Whenever a line below holds the word "Tanzania", count it; then give the total and nothing else.
#####
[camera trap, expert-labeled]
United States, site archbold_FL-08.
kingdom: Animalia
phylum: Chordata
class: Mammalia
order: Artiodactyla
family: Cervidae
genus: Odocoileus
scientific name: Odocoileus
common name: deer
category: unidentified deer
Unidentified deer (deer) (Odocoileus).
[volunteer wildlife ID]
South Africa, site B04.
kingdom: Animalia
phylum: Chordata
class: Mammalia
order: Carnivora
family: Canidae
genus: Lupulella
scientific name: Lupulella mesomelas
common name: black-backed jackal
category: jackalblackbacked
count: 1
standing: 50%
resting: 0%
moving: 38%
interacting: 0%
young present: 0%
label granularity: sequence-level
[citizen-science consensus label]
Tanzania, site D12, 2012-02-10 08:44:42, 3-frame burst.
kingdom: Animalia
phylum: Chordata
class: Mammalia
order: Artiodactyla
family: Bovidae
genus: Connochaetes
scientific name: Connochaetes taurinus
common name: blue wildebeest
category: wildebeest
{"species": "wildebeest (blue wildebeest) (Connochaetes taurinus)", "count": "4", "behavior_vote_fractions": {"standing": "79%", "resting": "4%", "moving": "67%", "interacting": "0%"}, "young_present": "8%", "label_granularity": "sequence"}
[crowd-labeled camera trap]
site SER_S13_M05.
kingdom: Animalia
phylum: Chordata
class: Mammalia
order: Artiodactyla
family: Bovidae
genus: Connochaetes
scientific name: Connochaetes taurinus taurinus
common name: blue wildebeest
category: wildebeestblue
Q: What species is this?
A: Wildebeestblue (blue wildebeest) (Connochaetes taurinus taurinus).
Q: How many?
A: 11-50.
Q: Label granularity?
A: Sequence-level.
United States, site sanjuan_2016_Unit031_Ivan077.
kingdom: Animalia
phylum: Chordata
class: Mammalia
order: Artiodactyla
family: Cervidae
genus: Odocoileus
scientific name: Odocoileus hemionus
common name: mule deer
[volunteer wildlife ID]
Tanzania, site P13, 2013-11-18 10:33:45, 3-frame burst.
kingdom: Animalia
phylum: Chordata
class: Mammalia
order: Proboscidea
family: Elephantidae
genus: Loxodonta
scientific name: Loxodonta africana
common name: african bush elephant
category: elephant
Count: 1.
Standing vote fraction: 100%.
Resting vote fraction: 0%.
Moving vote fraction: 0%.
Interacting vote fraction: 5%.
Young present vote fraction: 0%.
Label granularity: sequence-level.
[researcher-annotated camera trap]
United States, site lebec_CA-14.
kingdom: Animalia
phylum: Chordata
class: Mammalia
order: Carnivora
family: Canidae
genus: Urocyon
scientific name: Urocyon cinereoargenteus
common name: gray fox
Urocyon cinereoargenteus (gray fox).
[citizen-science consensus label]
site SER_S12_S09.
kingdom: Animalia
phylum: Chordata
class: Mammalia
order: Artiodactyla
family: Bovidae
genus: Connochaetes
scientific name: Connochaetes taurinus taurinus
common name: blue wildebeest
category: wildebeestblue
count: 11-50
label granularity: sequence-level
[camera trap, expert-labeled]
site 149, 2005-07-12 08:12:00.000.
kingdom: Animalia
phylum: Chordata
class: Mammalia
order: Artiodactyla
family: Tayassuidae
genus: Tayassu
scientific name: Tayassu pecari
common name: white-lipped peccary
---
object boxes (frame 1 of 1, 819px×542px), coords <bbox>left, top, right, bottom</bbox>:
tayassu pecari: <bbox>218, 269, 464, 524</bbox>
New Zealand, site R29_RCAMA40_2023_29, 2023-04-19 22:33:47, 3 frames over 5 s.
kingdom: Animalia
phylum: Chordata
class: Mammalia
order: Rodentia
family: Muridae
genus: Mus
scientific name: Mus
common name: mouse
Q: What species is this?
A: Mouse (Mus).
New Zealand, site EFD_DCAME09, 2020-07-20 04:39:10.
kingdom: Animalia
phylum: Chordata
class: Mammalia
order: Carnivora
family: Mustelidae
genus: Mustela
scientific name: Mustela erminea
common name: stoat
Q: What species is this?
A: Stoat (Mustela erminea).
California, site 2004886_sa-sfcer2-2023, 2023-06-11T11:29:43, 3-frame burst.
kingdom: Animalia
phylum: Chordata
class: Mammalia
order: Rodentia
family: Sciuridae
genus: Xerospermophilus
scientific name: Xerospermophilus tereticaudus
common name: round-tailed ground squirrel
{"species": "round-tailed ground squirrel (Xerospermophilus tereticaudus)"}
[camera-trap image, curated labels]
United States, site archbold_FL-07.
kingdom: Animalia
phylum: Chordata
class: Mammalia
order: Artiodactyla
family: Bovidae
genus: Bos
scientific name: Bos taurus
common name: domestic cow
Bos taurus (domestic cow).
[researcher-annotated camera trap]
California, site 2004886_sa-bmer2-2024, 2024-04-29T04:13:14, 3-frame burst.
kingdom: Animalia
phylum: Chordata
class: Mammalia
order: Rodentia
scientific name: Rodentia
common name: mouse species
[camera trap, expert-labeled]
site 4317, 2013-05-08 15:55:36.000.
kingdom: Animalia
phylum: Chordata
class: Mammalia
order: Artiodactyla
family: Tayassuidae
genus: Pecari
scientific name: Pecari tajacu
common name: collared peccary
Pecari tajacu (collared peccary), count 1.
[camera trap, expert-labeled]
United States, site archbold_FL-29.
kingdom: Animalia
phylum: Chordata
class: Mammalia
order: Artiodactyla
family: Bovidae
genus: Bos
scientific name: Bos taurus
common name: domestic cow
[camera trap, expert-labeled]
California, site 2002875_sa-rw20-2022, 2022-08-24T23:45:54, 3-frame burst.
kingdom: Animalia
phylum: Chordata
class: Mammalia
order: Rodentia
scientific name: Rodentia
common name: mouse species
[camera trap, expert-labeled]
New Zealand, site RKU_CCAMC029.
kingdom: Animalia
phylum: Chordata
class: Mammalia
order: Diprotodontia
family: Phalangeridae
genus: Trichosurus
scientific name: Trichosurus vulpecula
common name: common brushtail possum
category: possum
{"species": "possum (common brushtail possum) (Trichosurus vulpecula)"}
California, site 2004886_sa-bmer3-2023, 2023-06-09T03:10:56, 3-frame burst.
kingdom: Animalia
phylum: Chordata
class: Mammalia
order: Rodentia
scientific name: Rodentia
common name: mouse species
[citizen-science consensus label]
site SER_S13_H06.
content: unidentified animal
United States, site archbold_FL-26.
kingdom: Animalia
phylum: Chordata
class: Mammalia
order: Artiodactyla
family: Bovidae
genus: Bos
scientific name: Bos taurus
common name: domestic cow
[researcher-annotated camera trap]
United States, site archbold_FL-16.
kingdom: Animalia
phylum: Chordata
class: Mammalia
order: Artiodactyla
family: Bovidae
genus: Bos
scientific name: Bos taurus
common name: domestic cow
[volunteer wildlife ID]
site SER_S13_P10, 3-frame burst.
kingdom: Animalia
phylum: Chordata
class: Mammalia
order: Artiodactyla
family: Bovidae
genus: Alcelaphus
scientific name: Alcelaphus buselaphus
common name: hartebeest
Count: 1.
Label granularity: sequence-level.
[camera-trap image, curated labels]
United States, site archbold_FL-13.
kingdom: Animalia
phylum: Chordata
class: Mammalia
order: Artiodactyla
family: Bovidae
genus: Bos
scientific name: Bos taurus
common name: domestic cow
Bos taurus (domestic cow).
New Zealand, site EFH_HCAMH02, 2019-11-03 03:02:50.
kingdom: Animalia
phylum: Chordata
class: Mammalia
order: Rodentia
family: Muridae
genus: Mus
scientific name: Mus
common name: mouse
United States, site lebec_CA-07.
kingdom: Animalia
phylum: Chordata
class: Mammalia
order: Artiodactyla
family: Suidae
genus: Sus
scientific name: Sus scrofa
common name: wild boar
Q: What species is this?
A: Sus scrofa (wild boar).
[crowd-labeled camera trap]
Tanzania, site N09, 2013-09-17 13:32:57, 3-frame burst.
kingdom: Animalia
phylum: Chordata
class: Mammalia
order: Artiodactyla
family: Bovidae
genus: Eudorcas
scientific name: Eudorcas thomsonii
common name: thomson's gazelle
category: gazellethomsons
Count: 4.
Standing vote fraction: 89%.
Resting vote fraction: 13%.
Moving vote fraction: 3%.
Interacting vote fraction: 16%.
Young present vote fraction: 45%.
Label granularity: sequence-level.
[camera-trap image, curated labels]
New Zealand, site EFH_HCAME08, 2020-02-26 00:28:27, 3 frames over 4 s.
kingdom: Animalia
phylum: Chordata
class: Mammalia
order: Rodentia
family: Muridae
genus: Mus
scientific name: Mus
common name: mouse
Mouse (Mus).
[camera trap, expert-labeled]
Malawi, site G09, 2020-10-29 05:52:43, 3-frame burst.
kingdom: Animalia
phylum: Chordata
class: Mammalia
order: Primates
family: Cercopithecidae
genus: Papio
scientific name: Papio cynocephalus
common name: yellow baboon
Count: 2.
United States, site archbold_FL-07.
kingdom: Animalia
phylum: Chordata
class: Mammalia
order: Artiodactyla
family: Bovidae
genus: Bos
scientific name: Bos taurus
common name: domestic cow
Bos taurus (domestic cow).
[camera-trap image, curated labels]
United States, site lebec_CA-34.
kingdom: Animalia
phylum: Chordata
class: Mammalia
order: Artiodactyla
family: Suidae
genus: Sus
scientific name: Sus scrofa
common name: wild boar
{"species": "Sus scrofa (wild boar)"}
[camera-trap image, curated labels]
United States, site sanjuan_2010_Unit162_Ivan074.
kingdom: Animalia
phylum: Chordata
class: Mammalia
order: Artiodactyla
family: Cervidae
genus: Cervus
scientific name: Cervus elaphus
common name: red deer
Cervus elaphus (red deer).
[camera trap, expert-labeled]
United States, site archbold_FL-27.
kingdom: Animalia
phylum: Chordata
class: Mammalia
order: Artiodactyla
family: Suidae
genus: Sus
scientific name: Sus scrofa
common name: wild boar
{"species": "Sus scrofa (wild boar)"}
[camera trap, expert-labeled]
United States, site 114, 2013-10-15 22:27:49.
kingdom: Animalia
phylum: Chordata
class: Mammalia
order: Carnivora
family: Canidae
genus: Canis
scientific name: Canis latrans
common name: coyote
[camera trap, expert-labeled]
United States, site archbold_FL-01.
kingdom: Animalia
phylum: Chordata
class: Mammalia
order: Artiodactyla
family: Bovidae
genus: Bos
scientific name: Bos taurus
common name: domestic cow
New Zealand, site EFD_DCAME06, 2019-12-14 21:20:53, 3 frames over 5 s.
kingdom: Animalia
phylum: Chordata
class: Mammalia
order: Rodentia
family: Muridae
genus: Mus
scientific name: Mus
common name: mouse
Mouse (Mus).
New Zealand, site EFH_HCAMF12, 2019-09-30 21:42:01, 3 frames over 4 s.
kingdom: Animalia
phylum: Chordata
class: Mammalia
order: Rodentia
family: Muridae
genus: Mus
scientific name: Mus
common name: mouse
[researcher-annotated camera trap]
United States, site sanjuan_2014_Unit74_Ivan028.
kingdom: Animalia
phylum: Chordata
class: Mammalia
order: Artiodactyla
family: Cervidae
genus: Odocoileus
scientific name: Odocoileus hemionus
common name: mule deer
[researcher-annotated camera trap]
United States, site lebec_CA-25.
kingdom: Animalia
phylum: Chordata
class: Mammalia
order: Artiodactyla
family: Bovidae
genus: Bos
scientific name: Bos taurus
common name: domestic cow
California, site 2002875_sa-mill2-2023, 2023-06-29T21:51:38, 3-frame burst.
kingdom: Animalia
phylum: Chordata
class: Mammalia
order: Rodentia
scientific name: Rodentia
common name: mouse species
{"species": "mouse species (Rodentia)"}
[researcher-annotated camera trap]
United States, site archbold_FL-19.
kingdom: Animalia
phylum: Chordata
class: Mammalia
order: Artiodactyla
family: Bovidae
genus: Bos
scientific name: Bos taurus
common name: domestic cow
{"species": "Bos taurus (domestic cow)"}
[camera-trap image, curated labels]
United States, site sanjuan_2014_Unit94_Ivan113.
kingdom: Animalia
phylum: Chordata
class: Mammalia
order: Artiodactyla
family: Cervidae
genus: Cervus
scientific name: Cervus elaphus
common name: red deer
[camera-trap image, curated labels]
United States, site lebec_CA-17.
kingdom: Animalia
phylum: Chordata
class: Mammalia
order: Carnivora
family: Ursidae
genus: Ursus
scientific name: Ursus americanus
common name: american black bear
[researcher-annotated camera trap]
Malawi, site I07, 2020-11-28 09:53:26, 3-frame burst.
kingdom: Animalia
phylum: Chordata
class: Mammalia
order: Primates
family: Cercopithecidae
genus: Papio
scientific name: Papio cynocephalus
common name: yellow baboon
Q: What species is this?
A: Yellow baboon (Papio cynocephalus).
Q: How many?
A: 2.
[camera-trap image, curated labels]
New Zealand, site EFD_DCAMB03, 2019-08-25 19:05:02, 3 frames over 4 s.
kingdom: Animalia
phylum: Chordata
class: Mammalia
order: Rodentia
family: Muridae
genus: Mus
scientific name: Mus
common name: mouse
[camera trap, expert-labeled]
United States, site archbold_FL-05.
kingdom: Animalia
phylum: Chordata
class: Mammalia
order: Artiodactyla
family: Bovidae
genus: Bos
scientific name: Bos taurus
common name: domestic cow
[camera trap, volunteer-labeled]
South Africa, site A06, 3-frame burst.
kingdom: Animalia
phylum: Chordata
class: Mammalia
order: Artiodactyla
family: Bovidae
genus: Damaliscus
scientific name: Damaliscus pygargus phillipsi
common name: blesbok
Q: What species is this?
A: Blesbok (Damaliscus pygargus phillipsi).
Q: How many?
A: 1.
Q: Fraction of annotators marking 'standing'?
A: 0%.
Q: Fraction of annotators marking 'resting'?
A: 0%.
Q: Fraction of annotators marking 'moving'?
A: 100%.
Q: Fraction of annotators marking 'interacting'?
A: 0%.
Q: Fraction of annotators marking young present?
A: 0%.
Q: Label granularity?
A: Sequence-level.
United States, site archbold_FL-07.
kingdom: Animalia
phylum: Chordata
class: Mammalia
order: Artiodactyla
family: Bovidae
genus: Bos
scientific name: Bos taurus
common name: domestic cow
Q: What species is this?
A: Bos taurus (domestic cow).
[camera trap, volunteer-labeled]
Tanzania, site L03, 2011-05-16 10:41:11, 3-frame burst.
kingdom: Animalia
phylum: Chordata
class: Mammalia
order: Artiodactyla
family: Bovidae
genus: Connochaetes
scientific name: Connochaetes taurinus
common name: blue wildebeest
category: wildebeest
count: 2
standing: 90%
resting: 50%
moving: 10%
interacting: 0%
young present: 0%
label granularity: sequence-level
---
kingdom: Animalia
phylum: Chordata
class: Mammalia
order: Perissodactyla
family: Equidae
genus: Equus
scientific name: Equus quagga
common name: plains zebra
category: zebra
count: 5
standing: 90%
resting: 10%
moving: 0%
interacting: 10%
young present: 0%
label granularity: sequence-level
#####
* _YOUR RESPONSE_
4